CN-ITIE : le Sénégal doit accélérer le transfert des revenus extractifs vers les collectivités territoriales
Le Sénégal doit encore corriger une faiblesse persistante dans la gestion des revenus issus du secteur extractif. Dans un entretien accordé à l’APS, le président du Comité national de l’Initiative pour la transparence dans les industries extractives (CN-ITIE), Thialy Faye, a indiqué que les transferts aux collectivités territoriales figurent parmi les indicateurs où le pays enregistre les résultats les plus modestes. Il appelle à un versement intégral des fonds dus par l’État et les compagnies minières et pétrolières.

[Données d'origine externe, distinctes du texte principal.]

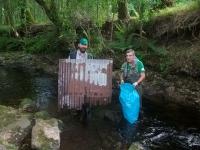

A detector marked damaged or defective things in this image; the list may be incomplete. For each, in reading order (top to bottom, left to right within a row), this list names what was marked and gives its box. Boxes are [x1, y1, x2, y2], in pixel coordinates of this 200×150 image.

rusty metal sign [57, 59, 112, 110]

Selon lui, le point le plus préoccupant concerne les transferts infranationaux, évalués à 50 sur 100 par l’instance internationale de référence de l’ITIE. Le CN-ITIE a déjà engagé un plan d’action pour améliorer cette note, avec l’objectif de faire remonter les ressources effectivement reversées aux communes et aux conseils départementaux. Les montants concernés incluent notamment des redevances minières et des recettes liées aux hydrocarbures.
Le président du CN-ITIE souligne que les fonds destinés aux collectivités existent déjà dans le cadre légal, mais que leur distribution reste incomplète. Des discussions ont été ouvertes avec les ministères concernés afin de lever les blocages administratifs et réglementaires. Certaines ressources des exercices 2020, 2022 et 2023 devraient ainsi être progressivement ventilées, tandis que l’État affine encore le cadre de transfert.
Cette alerte relance le débat sur la gouvernance locale et la redistribution des richesses nationales. Pour les collectivités, un meilleur acheminement des revenus extractifs pourrait renforcer les budgets d’investissement, financer des services de base et réduire les inégalités territoriales. Le message du CN-ITIE est clair : le Sénégal dispose des mécanismes, mais doit désormais accélérer leur exécution pour traduire ses avancées en bénéfices concrets pour les populations.